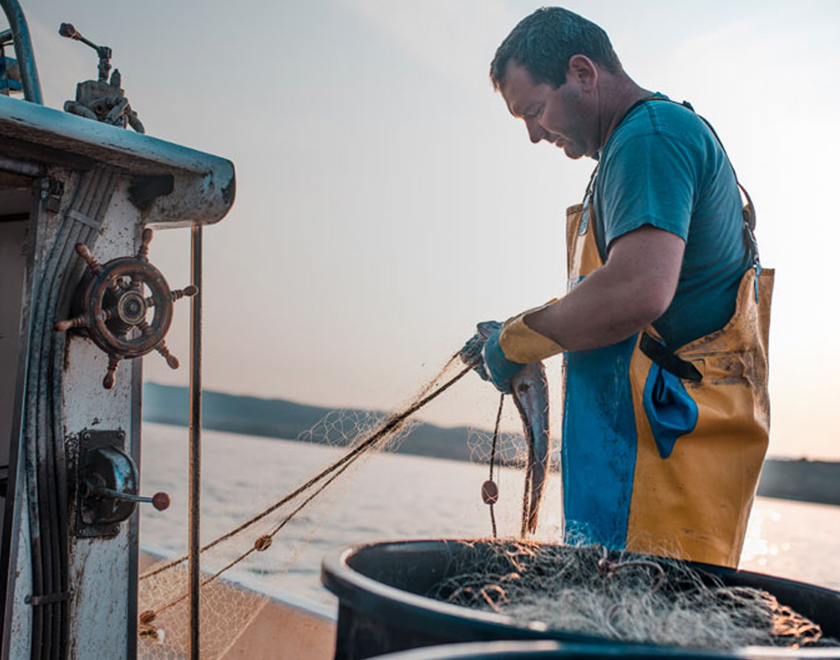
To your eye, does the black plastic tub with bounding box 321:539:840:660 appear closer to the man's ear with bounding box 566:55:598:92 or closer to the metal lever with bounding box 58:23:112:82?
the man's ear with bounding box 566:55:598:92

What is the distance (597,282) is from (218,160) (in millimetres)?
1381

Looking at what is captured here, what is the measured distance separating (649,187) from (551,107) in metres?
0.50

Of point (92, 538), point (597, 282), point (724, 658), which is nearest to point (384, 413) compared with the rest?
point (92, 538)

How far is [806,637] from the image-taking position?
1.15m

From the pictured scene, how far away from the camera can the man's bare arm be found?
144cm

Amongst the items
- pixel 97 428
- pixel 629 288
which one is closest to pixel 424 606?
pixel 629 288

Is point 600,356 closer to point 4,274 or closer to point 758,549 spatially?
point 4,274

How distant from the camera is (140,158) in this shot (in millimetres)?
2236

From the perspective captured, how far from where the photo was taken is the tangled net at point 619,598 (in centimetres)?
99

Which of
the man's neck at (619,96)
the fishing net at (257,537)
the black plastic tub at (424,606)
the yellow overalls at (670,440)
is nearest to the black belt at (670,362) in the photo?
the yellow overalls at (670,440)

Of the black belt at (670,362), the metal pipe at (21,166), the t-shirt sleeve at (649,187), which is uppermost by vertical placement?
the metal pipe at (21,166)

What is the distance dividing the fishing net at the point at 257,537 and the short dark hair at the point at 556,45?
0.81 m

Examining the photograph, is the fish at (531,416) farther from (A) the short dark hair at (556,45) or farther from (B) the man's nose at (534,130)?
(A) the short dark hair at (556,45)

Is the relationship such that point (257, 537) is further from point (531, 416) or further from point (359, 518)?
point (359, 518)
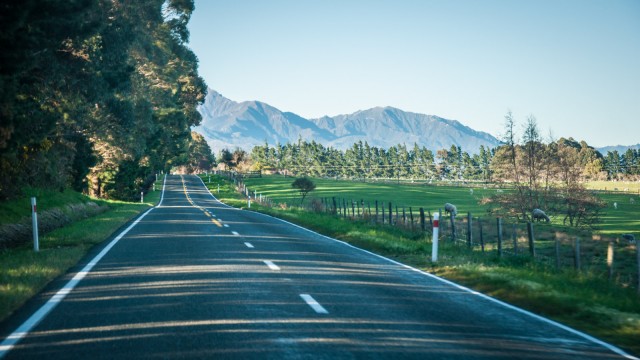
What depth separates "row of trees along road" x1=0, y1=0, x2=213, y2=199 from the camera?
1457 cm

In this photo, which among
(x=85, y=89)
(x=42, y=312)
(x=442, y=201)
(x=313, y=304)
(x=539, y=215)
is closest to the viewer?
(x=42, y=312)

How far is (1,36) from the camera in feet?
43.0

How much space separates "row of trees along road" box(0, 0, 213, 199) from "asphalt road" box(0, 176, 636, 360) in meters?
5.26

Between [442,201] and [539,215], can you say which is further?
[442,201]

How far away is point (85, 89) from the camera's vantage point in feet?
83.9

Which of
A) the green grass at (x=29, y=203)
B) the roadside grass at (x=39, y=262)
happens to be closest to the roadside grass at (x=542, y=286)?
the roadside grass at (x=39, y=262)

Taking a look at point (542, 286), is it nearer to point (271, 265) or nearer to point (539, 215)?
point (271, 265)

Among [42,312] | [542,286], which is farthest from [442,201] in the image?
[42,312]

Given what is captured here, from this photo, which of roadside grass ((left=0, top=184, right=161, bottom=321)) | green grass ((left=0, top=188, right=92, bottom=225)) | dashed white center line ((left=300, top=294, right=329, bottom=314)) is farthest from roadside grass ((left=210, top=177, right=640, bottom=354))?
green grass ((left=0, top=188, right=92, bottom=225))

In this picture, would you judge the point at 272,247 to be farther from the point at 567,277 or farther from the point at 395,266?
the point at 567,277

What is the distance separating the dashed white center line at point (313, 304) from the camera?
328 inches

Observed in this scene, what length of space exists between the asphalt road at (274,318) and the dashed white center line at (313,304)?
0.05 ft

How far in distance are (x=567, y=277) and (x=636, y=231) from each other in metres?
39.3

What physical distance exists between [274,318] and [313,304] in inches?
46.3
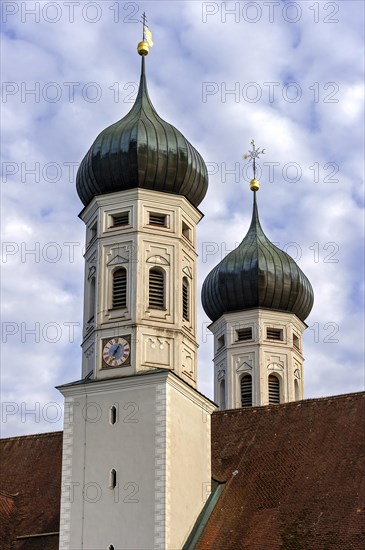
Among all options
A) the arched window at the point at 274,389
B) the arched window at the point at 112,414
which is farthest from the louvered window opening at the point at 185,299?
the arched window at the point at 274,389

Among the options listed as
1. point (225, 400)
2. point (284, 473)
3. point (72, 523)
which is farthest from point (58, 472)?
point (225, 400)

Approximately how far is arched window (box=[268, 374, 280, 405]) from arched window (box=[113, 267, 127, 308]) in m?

:::::

Copy all of the entries verbatim, leaving out any pictures they contain.

> [Response to the task]:
To your eye, does the black plastic tub with bounding box 321:539:840:660 appear closer to the man's ear with bounding box 566:55:598:92 or closer to the metal lever with bounding box 58:23:112:82?
the man's ear with bounding box 566:55:598:92

What is the distance (597,282) is from (218,160) (in millimetres)?
1381

Looking at what is captured here, what is the measured distance separating (649,187) from (551,107) in metres?
0.50

Of point (92, 538), point (597, 282), point (724, 658), which is nearest to point (384, 413) compared with the rest?
point (92, 538)

How far is [806,637] from the image-taking position?
1.15m

From the pictured scene, how far away from the camera can the man's bare arm be found?
144cm

Amongst the items
- pixel 97 428
- pixel 629 288
which one is closest to pixel 424 606?
pixel 629 288

Is point 600,356 closer to point 4,274 or closer to point 758,549 spatially?
point 4,274

How distant from the camera is (140,158) in this shot (in millimetres)?
2236

From the perspective captured, how far from where the photo was taken is the tangled net at point 619,598 (in centimetres)?
99

Which of
the man's neck at (619,96)
the fishing net at (257,537)
the black plastic tub at (424,606)
the yellow overalls at (670,440)
is nearest to the black belt at (670,362) in the photo?
the yellow overalls at (670,440)

Of the black belt at (670,362), the metal pipe at (21,166), the t-shirt sleeve at (649,187), which is uppermost by vertical placement?
the metal pipe at (21,166)

What is the distance dividing the fishing net at the point at 257,537 and the short dark hair at the point at 556,45?
0.81 m

Examining the photograph, is the fish at (531,416) farther from (A) the short dark hair at (556,45) or farther from (B) the man's nose at (534,130)?
(A) the short dark hair at (556,45)

Is the relationship such that point (257, 537) is further from point (531, 416) or further from point (359, 518)?
point (359, 518)
What depth separates "row of trees along road" x1=0, y1=0, x2=213, y2=199 from the camera?
1457 cm

In this photo, which among
(x=85, y=89)
(x=42, y=312)
(x=442, y=201)
(x=313, y=304)
(x=539, y=215)
is closest to the viewer?
(x=42, y=312)

How far is (1,36) from the camera in feet?
43.0

How much space separates "row of trees along road" box(0, 0, 213, 199) from "asphalt road" box(0, 176, 636, 360) in meters?
5.26

Between [442,201] and [539,215], can you say which is further?
[442,201]

How far away is point (85, 89) from the camera's vantage point in feet?
83.9

Which of
A) the green grass at (x=29, y=203)
B) the roadside grass at (x=39, y=262)
happens to be closest to the roadside grass at (x=542, y=286)?
the roadside grass at (x=39, y=262)

Taking a look at point (542, 286), is it nearer to point (271, 265) or nearer to point (539, 215)?
point (271, 265)

Among [42,312] | [542,286], which is farthest from [442,201] in the image?
[42,312]

Given what is captured here, from this photo, which of roadside grass ((left=0, top=184, right=161, bottom=321)) | green grass ((left=0, top=188, right=92, bottom=225)) | dashed white center line ((left=300, top=294, right=329, bottom=314)) is farthest from roadside grass ((left=210, top=177, right=640, bottom=354))?
green grass ((left=0, top=188, right=92, bottom=225))

In this picture, would you judge the point at 272,247 to be farther from the point at 567,277 or farther from the point at 395,266?
the point at 567,277

What is the distance separating the dashed white center line at point (313, 304) from the camera?
328 inches

Observed in this scene, what length of space exists between the asphalt road at (274,318) and the dashed white center line at (313,304)?
0.05 ft

How far in distance are (x=567, y=277) and (x=636, y=231) from each other in metres?
39.3

What physical distance exists between [274,318] and [313,304] in inches?
46.3
Among all options
A) the arched window at the point at 274,389
B) the arched window at the point at 112,414
which is farthest from the louvered window opening at the point at 185,299?
the arched window at the point at 274,389

Among the options listed as
1. point (225, 400)
2. point (284, 473)
3. point (72, 523)
which is farthest from point (58, 472)?
point (225, 400)

Approximately how far is arched window (box=[268, 374, 280, 405]) from arched window (box=[113, 267, 127, 308]) in m?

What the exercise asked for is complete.